El sol de mediodía recorta las sombras con precisión sobre una fachada austera, casi secreta, en una calle discreta del poniente de la Ciudad de México. Ahí, nos detenemos, frente a una puerta de madera, sin señales ni placas visibles, es la casa de Luis Barragán.
Y así empieza el recorrido…. La primera parada es su casa. No “una” casa: la casa. La misma en la que vivió y trabajó durante cuatro décadas, hoy Patrimonio Mundial por la UNESCO. Al cruzar el umbral de la Casa Barragán, el viajero experimenta un cambio sutil: la ciudad queda atrás, y lo que sigue es un ritual de silencio, luz y textura. Hay muros blancos que respiran, escalones que invitan a la contemplación, rincones donde la luz entra como una revelación.

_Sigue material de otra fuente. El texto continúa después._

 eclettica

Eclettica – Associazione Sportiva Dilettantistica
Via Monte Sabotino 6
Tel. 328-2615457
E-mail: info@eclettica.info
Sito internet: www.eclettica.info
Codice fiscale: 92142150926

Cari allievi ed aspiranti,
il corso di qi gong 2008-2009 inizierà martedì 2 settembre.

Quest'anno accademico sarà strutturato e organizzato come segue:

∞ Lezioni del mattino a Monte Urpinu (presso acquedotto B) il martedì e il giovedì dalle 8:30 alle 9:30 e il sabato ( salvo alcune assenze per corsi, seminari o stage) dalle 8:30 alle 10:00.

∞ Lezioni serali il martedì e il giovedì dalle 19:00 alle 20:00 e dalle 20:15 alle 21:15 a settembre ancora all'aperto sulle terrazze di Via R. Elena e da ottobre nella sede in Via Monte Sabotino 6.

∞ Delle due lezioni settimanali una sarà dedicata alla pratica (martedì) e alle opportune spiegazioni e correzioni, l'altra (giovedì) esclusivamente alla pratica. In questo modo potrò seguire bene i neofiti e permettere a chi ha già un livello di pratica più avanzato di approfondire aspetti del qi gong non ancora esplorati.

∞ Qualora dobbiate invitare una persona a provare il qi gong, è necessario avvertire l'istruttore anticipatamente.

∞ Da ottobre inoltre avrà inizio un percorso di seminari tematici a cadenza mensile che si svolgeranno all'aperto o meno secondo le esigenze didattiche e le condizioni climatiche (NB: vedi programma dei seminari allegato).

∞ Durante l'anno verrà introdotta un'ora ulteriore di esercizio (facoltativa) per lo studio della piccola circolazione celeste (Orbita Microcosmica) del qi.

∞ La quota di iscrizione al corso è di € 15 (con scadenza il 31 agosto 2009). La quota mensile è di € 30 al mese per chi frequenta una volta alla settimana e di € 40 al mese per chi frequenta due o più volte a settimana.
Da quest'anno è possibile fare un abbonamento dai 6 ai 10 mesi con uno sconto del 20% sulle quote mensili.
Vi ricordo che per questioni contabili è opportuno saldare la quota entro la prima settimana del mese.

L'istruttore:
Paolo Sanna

La biblioteca —sin ventanas al exterior— es una cueva de introspección. El patio, con su fuente y su bugambilia en flor, parece construido para una ceremonia invisible. En cada habitación se revela una obsesión delicada por lo espiritual. Es arquitectura, sí, pero también liturgia doméstica. No sorprende que muchos visitantes salgan de ahí conmovidos, como quien ha presenciado una obra de arte viva.
A unos kilómetros de ahí, en San Miguel Chapultepec, otra puerta discreta esconde una joya diferente: la Casa Gilardi, una de sus obras más fotografiadas, pero verla en imágenes es como tratar de entender un perfume a través de una descripción. Nada sustituye el momento en que el viajero entra al pasillo magenta, y la luz de la tarde lo transforma en un túnel de color líquido.
Pero lo más sorprendente es el árbol que crece desde el comedor y una alberca interior iluminada por ventanas amarillas. Todo es juego, pero un juego sabio, casi místico. Gilardi no fue un cliente convencional, y Barragán respondió con una obra que parece celebrar el milagro del color.
El sur de la ciudad ofrece un cambio de ritmo. La tercera parada del recorrido es la Casa Pedregal o Casa Prieto López, enclavada en el terreno volcánico del Pedregal de San Ángel. Aquí las rocas negras del paisaje, los muros de piedra volcánica y los jardines secos componen un conjunto donde lo salvaje y lo humano coexisten en paz.
La casa parece nacer de la tierra. No es difícil imaginar aquí a Barragán caminando en silencio al amanecer, escuchando cómo el entorno dicta las reglas del diseño.
Las Torres de Satélite. Aunque diseñadas junto al escultor Mathias Goeritz, es imposible no ver en ellas la mano de Barragán, su gusto por lo monumental y lo simbólico.
El Hotel Camino Real. Un oasis geométrico
en medio del caos urbano, en Polanco. Fue un
proyecto de Ricardo Legorreta, pero bajo la
supervisión —y la visión— de Barragán.